The FDA-approved 3-bag intravenous n-acetylcysteine regimen for acetaminophen toxicity is being challenged by a simpler approach.
When it comes to medication regimens, simplicity is often the key to minimizing errors.
With regards to intravenous (IV) n-acetylcysteine for acetaminophen toxicity, the 3-bag infusion protocol is particularly prone to errors. These errors can occur as a result of a treatment team member’s unfamiliarity with this antidotal therapy, and they often manifest as delays between the end of one infusion and the beginning of another.
In one study, the 3-bag regimen was associated with up to a 33% incidence of errors.1
The search for a simplified regimen has been underway for some time.

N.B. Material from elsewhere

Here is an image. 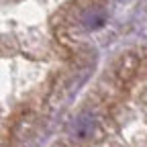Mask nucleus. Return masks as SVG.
<instances>
[{"label": "nucleus", "instance_id": "2", "mask_svg": "<svg viewBox=\"0 0 147 147\" xmlns=\"http://www.w3.org/2000/svg\"><path fill=\"white\" fill-rule=\"evenodd\" d=\"M102 23H104V14L102 12H88L84 16V25L88 29H98Z\"/></svg>", "mask_w": 147, "mask_h": 147}, {"label": "nucleus", "instance_id": "1", "mask_svg": "<svg viewBox=\"0 0 147 147\" xmlns=\"http://www.w3.org/2000/svg\"><path fill=\"white\" fill-rule=\"evenodd\" d=\"M94 127H96L94 117L92 115H82V117L76 119V123H74V127H71V137L78 139V141H84V139L92 137Z\"/></svg>", "mask_w": 147, "mask_h": 147}]
</instances>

Previous studies have investigated the safety and effectiveness of administering the total regimen dose of 300 mg/kg with various infusion strategies. Like much of emergency medicine and toxicology data, however, the extrapolation of these data was limited by the small sample sizes and often retrospective, observational, single-center study design.

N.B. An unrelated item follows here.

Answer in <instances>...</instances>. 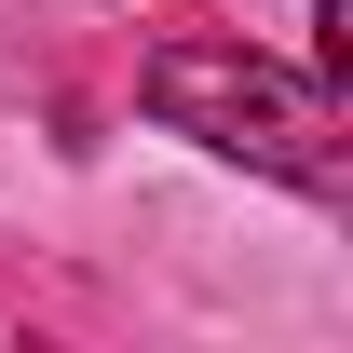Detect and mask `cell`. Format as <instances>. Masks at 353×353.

While challenges in conducting higher methodological studies exist, new observational data continue to accumulate with promising results. The most recent attempt at a simplified regimen investigated a novel IV n-acetylcysteine infusion strategy in a critically understudied population: pediatrics.2
The authors of this study used a 2-bag infusion method consisting of a 150 mg/kg loading dose followed by a maintenance infusion of 15 mg/kg/hr until acetaminophen concentrations were <10 mg/L and liver enzyme concentrations were within normal limits, or at least trending in that direction.
Data were collected in a retrospective manner in pediatric patients treated with this regimen for acute or chronic overdoses of acetaminophen at a single institution over a 4-year period. Patients were excluded if they had a history of chronic liver disease or initiation of any other n-acetylcysteine regimen.
The final analysis included a total of 59 patients who ranged in age from 2 months to 18 years (median of 14 years). The degree of severity assessed by Rumack-Matthew nomogram noted that most patients fell into the probable risk and possible risk categories [21 (38%) and 22 (39%) respectively].
The effectiveness of the 2-bag n-acetylcysteine regimen was described in descriptive clinical outcomes.
Most patients (49) ingested acetaminophen intentionally, while 10 ingested it unintentionally. Additionally, 35 patients ingested other medications.
The authors considered diphenhydramine co-ingestions independently from the other co-ingestants listed because of the drug’s known ability to prolong gastrointestinal transit time for acetaminophen, which leads to higher acetaminophen concentrations that persist.
Only 2 patients developed hepatotoxicity defined as alanine transaminase or aspartate transaminase >1000 units/L; however, no patients developed manifestation of liver failure, encephalopathy, or bleeding, and no patients required liver transplantation.
The novel 2-bag regimen was well tolerated, with just 2 patients experiencing minor anaphylactoid reactions consisting of flushing, facial redness, and itching.
The authors concluded that this alternative IV n-acetylcysteine dosing regimen appears to be effective and well tolerated among pediatric patients compared with the current FDA-approved regimen.
While this is a promising alternative, the evidence may not be sufficient to suggest that it is acceptable to use in all patients.